Git Product home page Git Product logo

Comments (23)

rhishikeshj avatar rhishikeshj commented on July 24, 2024

@aphyr And what do you know, just as I went to run the tests again hoping to send you a stack trace, they worked ! 🍻 🙂
I will try running them again to see if there is some instability. Other than that if you see any obvious steps that I have missed, do let me know.
I ll paste the SSH related exceptions here as soon as I encounter them :)

from mongodb.

rhishikeshj avatar rhishikeshj commented on July 24, 2024

Here are some issues I faced while getting this MongoDB jepsen suite running locally with docker. Information about the code that I am using

Jepsen : commit a2bcad59f0df5bd39cea1e61d9b64376c479df9c (HEAD -> main)
MongoDB : commit 83548bb8e054170ecc4b8fda70390e40fcca5e30 (origin/master, origin/HEAD)

Initially I had an issue of not enough nodes (by default Jepsen starts 5 nodes in docker) as evident by this function jepsen.mongodb.db/shard-node-plan I fixed that by adding 2 more nodes.
Then I hit another roadblock, while installing mongoDB on each node, it error'd out saying that a required dependency can't be found, specifically libcurl3 So apparently, libcurl4 and libcurl3 don't work well together and in-spite of efforts I wasn't able to get libcurl3 and mongo running. So I changed the way Jepsen was installing MongoDB and followed the official documentation that installs Mongo 4.2. That worked.
But now I am still unable to run the tests as every time there seems to be some SSH related exception saying the control node cant reach the DB nodes.

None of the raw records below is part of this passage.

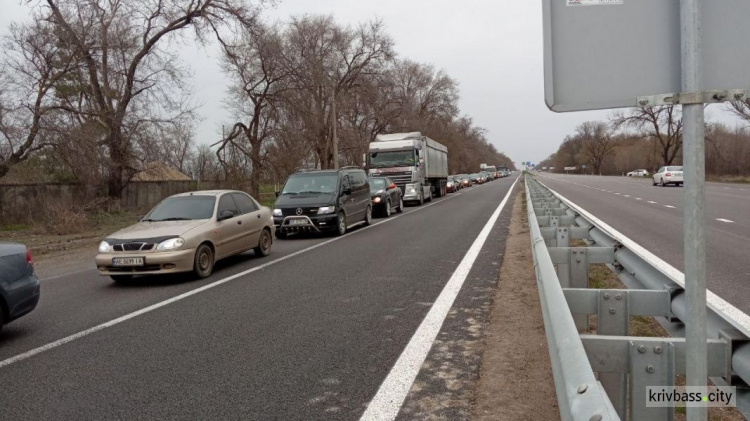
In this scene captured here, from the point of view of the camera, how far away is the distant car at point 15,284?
18.3 ft

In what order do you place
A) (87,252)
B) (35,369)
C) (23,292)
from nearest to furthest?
(35,369), (23,292), (87,252)

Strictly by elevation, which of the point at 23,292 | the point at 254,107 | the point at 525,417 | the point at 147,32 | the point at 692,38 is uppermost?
the point at 147,32

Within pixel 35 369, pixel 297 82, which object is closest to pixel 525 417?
pixel 35 369

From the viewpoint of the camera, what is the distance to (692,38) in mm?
1793

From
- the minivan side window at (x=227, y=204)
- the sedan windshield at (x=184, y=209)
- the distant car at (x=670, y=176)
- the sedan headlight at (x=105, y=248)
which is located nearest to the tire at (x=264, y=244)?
the minivan side window at (x=227, y=204)

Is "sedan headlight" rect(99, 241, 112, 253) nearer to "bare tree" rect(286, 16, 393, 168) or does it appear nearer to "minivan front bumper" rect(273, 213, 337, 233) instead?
"minivan front bumper" rect(273, 213, 337, 233)

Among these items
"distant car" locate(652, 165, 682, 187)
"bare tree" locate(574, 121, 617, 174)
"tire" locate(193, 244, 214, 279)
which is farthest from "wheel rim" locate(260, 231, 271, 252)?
"bare tree" locate(574, 121, 617, 174)

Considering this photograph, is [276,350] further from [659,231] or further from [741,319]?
[659,231]

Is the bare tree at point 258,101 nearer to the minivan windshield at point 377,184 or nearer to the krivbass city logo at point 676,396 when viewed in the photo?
the minivan windshield at point 377,184

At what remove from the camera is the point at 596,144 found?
134625mm

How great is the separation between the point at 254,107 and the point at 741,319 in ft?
105

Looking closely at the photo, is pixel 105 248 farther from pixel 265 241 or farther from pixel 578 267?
pixel 578 267

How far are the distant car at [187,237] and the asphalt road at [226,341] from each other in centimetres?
35

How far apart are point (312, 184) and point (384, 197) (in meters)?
6.12
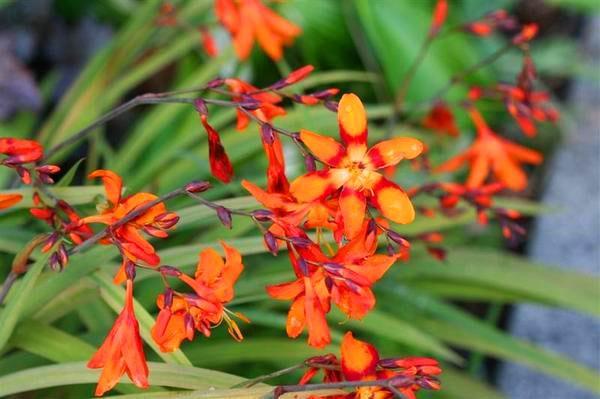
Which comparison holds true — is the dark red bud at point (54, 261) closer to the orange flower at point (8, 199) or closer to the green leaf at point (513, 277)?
the orange flower at point (8, 199)

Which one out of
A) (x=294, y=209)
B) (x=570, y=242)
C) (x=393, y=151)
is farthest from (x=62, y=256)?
(x=570, y=242)

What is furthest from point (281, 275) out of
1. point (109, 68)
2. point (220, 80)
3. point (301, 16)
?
point (301, 16)

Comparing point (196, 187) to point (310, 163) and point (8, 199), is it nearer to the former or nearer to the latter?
point (310, 163)

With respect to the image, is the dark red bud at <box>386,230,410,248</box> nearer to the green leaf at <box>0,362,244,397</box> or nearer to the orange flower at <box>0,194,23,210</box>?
the green leaf at <box>0,362,244,397</box>

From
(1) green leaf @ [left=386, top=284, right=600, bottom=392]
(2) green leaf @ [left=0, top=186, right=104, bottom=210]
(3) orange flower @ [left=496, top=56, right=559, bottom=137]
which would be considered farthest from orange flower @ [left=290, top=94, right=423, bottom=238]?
(1) green leaf @ [left=386, top=284, right=600, bottom=392]


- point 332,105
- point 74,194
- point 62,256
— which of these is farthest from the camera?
point 74,194

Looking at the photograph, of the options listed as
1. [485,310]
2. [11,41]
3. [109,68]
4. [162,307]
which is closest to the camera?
[162,307]

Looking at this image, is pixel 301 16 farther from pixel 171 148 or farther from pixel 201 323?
pixel 201 323
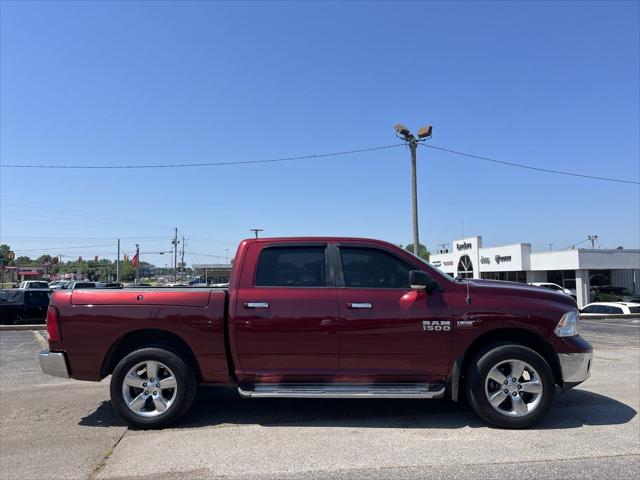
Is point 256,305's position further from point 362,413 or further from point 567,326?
point 567,326

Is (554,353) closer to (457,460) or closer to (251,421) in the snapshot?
(457,460)

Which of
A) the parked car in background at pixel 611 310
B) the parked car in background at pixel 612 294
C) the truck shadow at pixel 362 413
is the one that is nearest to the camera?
the truck shadow at pixel 362 413

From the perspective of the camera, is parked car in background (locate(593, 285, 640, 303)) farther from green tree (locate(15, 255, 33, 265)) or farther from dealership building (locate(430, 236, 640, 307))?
green tree (locate(15, 255, 33, 265))

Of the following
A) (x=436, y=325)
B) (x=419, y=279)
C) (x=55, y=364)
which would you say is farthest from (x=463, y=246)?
(x=55, y=364)

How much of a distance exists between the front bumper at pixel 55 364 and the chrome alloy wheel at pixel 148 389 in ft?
2.32

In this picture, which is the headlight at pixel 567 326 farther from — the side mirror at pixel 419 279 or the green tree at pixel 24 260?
the green tree at pixel 24 260

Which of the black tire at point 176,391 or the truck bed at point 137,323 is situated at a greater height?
the truck bed at point 137,323

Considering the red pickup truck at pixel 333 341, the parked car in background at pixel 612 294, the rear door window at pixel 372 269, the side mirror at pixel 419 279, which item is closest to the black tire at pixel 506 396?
the red pickup truck at pixel 333 341

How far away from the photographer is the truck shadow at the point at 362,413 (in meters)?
5.15

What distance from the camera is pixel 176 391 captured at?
16.6ft

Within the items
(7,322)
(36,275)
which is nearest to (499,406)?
(7,322)

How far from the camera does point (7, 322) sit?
18.1 m

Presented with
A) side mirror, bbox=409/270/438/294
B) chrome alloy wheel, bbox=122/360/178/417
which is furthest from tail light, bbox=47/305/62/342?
side mirror, bbox=409/270/438/294

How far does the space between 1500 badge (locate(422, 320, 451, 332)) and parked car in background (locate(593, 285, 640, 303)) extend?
40.6 metres
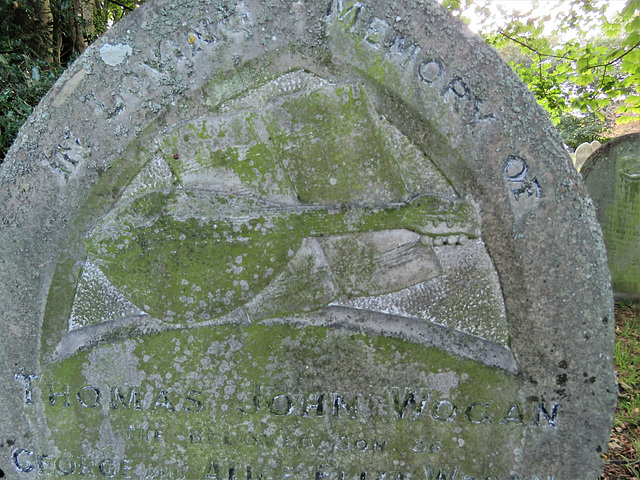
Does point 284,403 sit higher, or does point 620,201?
point 620,201

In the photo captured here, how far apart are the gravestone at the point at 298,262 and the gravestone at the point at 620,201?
331cm

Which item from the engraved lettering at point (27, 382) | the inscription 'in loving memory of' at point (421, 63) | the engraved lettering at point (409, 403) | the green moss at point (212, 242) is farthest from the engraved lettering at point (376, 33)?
the engraved lettering at point (27, 382)

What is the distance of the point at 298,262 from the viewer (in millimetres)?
1534

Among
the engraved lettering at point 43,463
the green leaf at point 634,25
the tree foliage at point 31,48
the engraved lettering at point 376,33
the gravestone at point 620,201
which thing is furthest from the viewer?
the gravestone at point 620,201

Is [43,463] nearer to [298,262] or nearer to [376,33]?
[298,262]

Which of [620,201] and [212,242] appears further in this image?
[620,201]

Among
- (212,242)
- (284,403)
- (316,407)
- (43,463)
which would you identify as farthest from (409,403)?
(43,463)

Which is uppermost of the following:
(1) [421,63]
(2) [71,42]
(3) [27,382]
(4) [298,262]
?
(2) [71,42]

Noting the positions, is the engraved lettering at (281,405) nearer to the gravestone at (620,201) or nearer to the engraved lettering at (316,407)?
the engraved lettering at (316,407)

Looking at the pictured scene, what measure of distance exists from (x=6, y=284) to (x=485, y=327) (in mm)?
2050

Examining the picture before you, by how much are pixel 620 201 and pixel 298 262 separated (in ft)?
13.8

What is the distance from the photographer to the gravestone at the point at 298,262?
4.70 feet

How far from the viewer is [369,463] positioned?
5.16ft

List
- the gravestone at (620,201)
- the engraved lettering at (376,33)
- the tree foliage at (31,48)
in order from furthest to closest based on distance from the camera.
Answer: the gravestone at (620,201) < the tree foliage at (31,48) < the engraved lettering at (376,33)
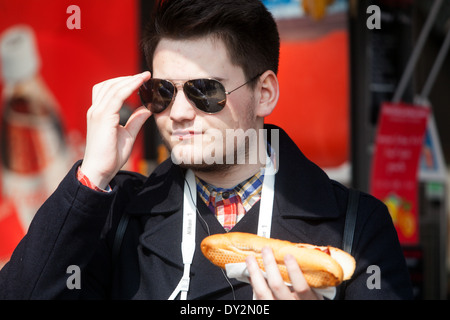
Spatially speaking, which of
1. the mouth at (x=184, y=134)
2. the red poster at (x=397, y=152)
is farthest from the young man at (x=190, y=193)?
the red poster at (x=397, y=152)

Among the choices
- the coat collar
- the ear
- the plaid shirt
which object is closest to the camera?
the coat collar

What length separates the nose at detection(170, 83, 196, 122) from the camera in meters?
2.36

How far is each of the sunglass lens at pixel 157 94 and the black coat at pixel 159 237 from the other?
36 cm

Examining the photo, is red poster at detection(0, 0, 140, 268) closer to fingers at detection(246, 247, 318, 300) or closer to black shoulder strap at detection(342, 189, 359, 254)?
black shoulder strap at detection(342, 189, 359, 254)

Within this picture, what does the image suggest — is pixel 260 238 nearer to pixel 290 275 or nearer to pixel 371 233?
pixel 290 275

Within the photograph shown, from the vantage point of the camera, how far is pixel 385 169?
5527 millimetres

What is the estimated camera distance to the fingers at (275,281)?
1965mm

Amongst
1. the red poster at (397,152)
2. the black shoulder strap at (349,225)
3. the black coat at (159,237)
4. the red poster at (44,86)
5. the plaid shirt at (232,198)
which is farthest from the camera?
the red poster at (397,152)

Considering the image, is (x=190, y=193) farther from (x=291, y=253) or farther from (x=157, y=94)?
(x=291, y=253)

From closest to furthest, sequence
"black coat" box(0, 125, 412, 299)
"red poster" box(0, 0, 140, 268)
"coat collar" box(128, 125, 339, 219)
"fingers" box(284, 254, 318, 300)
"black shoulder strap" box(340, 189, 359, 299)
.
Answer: "fingers" box(284, 254, 318, 300) → "black coat" box(0, 125, 412, 299) → "black shoulder strap" box(340, 189, 359, 299) → "coat collar" box(128, 125, 339, 219) → "red poster" box(0, 0, 140, 268)

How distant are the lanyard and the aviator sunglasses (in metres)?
0.38

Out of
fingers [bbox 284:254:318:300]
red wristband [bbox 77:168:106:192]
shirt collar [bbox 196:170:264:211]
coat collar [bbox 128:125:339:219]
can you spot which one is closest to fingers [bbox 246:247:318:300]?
fingers [bbox 284:254:318:300]

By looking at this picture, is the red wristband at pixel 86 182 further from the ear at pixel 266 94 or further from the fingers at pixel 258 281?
the ear at pixel 266 94

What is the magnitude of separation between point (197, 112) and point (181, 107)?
0.08m
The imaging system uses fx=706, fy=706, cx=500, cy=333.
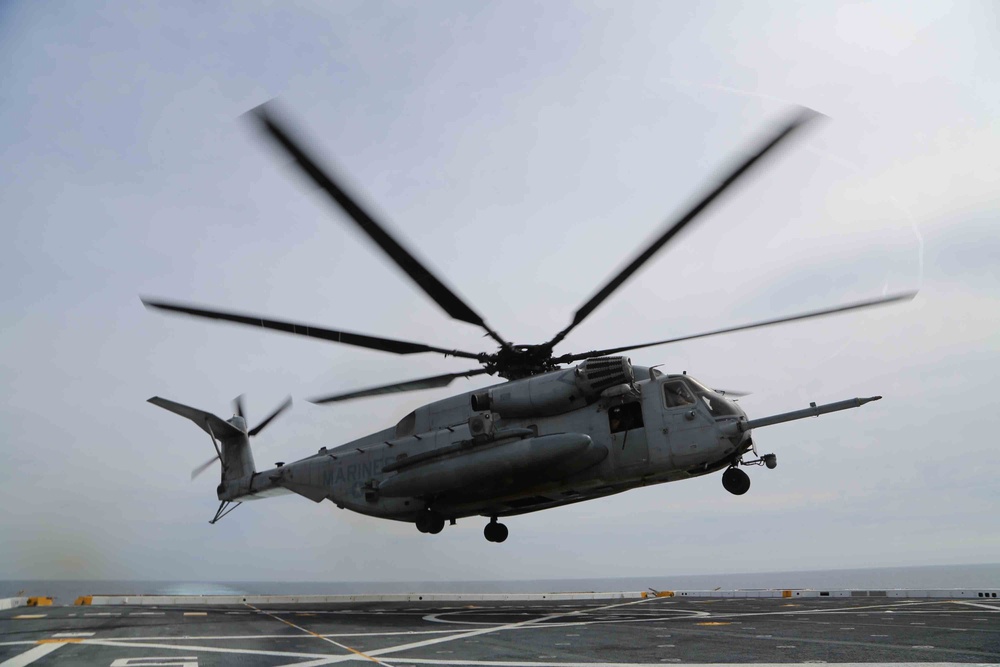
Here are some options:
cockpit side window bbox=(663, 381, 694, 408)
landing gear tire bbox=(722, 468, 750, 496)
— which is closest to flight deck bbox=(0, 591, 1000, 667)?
landing gear tire bbox=(722, 468, 750, 496)

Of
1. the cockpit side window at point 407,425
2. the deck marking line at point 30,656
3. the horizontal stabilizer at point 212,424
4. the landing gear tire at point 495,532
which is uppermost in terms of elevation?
the horizontal stabilizer at point 212,424

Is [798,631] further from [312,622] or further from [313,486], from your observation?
[313,486]

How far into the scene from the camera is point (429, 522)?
20172 mm

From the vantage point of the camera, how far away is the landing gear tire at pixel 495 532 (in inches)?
816

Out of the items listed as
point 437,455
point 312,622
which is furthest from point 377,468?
point 312,622

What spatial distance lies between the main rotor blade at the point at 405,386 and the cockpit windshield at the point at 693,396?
4797 mm

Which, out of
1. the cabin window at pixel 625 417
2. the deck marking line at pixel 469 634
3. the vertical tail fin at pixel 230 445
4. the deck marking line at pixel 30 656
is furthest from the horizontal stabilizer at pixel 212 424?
the cabin window at pixel 625 417

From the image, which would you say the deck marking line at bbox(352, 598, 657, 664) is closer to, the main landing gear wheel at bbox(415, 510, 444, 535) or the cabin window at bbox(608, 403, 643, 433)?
the main landing gear wheel at bbox(415, 510, 444, 535)

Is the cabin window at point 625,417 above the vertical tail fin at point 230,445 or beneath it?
beneath

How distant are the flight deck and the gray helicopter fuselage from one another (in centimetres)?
321

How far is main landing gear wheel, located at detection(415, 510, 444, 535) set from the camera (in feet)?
66.2

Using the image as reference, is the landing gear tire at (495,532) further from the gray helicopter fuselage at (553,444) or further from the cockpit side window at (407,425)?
the cockpit side window at (407,425)

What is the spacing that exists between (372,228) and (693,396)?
30.8 feet

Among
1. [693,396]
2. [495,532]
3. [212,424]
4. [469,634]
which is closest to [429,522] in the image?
[495,532]
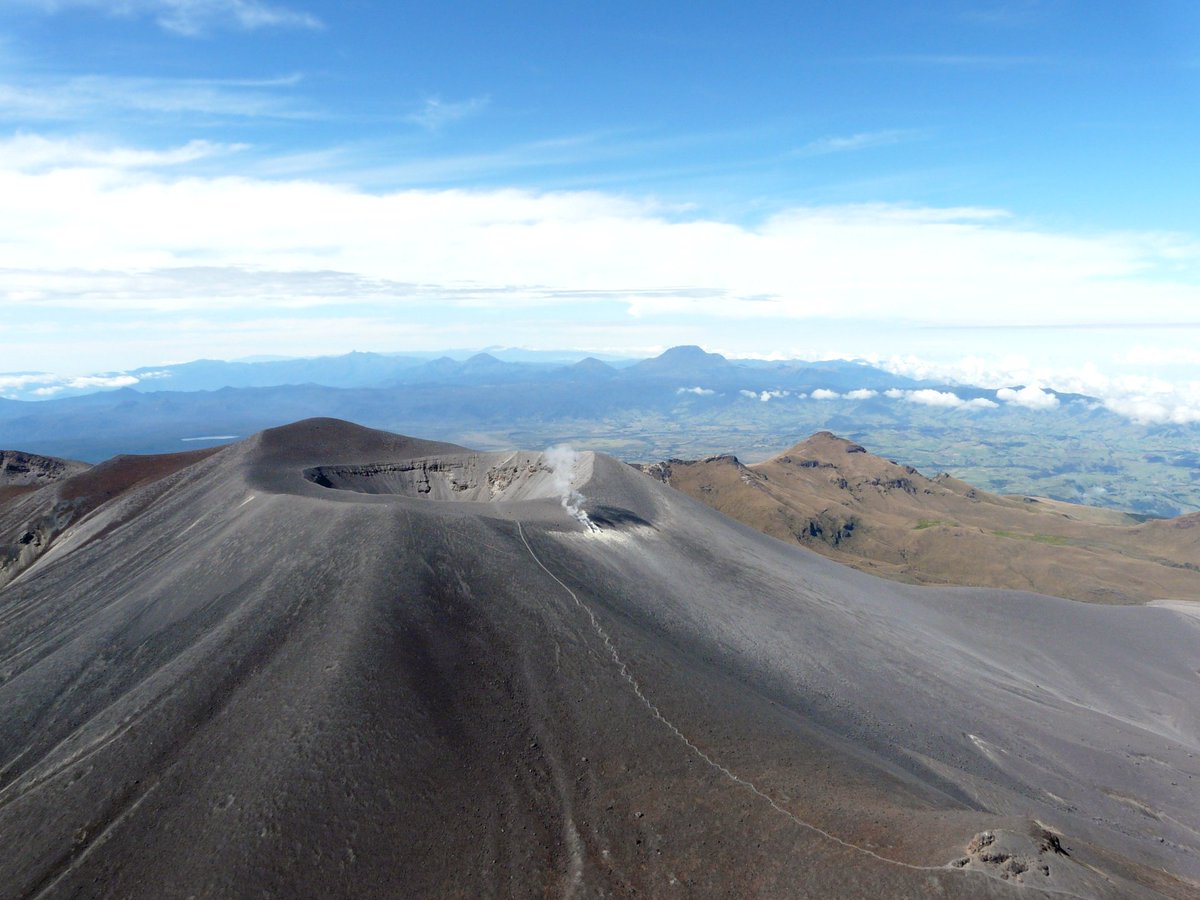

I changed the installation instructions for MongoDB since the default instructions in setup! were error'ing out due to a libcurl3 dependency. Instructions that I have coded into setup! instead

(defn install!
  [test]
  "Installs MongoDB on the current node."
  (c/su
   (c/exec :mkdir :-p "/tmp/jepsen")
   (let [version (:version test)
         m-version (str/join "." (butlast (str/split "4.2.10" #"\.")))
         versioner #(keyword (str "mongodb-" %1 "=" version))]
     (c/exec :dpkg :--configure :-a)
     (c/exec :apt :-y :--fix-broken :install)
     ()
     (c/exec :apt-get :install :gnupg)
     (c/exec :wget :-qO :-
             (str "https://www.mongodb.org/static/pgp/server-" m-version ".asc")
             :| :apt-key :add :-)
     (c/exec :echo (str "deb [ arch=amd64,arm64 ] https://repo.mongodb.org/apt/ubuntu bionic/mongodb-org/" m-version " multiverse") :| :tee (str "/etc/apt/sources.list.d/mongodb-org-" m-version ".list"))
     (c/exec :apt-get :update)
     (c/exec :apt-get :install :-y
             (versioner "org")
             (versioner "org-server")
             (versioner "org-shell")
             (versioner "org-mongos"))
     (c/exec :systemctl :daemon-reload))))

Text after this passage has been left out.